Une discussion assez vive s'éleva entre eux à ce sujet. Anzoleto fut un

peu brutal. Le chagrin rentra dans l'âme de la pauvre fille; ses larmes

coulèrent encore. Anzoleto s'en irrita davantage, et, au milieu du

débat, l'heure sonna, l'heure fatale, le quart avant deux heures, juste

le temps de courir à l'église, et d'y arriver en s'essoufflant. Anzoleto

maudit le ciel par un jurement énergique. Consuelo, plus pâle et plus

tremblante que l'étoile du matin qui se mire au sein des lagunes, se

regarda une dernière fois dans sa petite glace brisée: puis se

retournant, elle se jeta impétueusement dans les bras d'Anzoleto.

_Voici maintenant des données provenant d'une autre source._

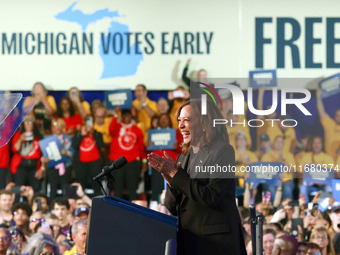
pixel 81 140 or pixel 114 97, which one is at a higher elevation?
pixel 114 97

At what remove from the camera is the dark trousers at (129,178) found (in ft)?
26.1

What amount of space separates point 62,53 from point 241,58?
227cm

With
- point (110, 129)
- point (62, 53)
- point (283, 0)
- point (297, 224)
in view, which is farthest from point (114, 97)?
point (297, 224)

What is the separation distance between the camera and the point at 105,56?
880cm

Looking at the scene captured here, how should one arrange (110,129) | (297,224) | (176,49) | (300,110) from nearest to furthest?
1. (300,110)
2. (297,224)
3. (110,129)
4. (176,49)

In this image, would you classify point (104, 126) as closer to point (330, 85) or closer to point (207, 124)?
point (330, 85)

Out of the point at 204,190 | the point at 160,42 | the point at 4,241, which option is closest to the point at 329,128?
the point at 4,241

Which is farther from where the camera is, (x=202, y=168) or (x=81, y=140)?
(x=81, y=140)

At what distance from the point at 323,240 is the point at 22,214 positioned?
2919mm

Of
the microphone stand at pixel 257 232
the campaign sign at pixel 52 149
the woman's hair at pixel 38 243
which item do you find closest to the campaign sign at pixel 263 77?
the campaign sign at pixel 52 149

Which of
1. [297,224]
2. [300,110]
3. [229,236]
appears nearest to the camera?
[229,236]

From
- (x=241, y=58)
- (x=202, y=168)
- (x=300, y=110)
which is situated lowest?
(x=202, y=168)

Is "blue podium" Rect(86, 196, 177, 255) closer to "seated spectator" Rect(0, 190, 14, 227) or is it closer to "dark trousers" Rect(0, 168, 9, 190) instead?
"seated spectator" Rect(0, 190, 14, 227)

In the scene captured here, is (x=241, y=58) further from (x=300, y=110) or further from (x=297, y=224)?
(x=300, y=110)
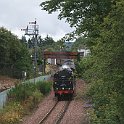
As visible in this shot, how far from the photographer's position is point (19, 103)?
118 feet

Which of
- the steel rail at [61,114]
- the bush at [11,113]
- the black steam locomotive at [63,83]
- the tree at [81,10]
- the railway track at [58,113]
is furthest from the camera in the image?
the black steam locomotive at [63,83]

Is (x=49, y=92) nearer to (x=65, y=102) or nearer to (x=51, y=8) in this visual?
(x=65, y=102)

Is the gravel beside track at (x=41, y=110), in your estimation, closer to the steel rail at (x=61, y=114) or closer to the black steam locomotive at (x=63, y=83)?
the steel rail at (x=61, y=114)

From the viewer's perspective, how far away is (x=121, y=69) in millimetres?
11867

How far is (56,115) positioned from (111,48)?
2251 cm

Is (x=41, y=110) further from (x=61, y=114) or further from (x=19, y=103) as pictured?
(x=61, y=114)

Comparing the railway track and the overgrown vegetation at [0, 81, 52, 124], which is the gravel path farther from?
the overgrown vegetation at [0, 81, 52, 124]

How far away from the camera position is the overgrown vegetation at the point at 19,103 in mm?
28633

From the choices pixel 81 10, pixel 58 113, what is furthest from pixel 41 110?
pixel 81 10

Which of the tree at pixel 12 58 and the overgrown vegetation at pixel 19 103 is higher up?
the tree at pixel 12 58

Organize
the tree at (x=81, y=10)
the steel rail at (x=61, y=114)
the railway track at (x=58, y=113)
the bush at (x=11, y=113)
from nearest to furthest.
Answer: the tree at (x=81, y=10) → the bush at (x=11, y=113) → the steel rail at (x=61, y=114) → the railway track at (x=58, y=113)

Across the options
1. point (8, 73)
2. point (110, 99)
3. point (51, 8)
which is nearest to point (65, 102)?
point (51, 8)

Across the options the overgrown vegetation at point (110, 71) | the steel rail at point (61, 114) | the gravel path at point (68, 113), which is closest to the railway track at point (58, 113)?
the steel rail at point (61, 114)

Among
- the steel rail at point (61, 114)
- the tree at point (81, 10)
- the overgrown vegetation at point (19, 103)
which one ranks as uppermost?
the tree at point (81, 10)
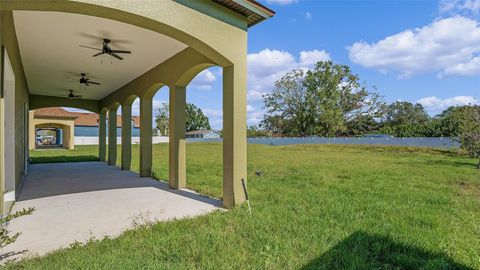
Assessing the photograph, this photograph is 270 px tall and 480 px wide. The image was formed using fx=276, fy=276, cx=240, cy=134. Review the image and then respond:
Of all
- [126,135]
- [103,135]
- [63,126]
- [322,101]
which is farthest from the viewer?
[322,101]

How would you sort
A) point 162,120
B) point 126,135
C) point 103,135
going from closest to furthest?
point 126,135, point 103,135, point 162,120

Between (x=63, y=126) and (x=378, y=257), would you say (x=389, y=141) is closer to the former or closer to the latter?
(x=378, y=257)

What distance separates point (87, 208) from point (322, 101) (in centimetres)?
3836

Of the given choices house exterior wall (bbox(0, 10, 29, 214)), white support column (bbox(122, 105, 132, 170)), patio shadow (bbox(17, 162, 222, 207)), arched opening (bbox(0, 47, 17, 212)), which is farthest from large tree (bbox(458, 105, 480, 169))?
arched opening (bbox(0, 47, 17, 212))

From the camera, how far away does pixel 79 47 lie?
652 cm

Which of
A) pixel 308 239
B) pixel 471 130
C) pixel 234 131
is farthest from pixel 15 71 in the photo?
pixel 471 130

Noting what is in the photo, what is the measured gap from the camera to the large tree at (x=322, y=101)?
1571 inches

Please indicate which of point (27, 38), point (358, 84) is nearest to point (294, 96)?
point (358, 84)

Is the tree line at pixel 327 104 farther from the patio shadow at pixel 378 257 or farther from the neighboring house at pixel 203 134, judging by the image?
the patio shadow at pixel 378 257

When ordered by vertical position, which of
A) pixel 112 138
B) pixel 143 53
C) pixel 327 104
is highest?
pixel 327 104

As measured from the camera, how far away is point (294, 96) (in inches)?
1658

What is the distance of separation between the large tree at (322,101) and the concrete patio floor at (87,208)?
35465 mm

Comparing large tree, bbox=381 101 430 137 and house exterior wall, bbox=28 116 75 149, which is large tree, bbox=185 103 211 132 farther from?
large tree, bbox=381 101 430 137

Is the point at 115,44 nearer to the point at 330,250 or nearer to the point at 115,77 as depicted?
the point at 115,77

«O mon ami, s'écria-t-elle, ne me gronde pas, ne me maudis pas.

Embrasse-moi bien fort, au contraire, pour ôter à mes joues cette pâleur

livide. Que ton baiser soit comme le feu de l'autel sur les lèvres

d'Isaïe, et que Dieu ne nous punisse pas d'avoir douté de son secours!»


Alors, elle jeta vivement sa mantille sur sa tête, prit ses cahiers, et,

entraînant son amant consterné, elle courut aux Mendiant, où déjà la

foule était rassemblée pour entendre la belle musique du Porpora.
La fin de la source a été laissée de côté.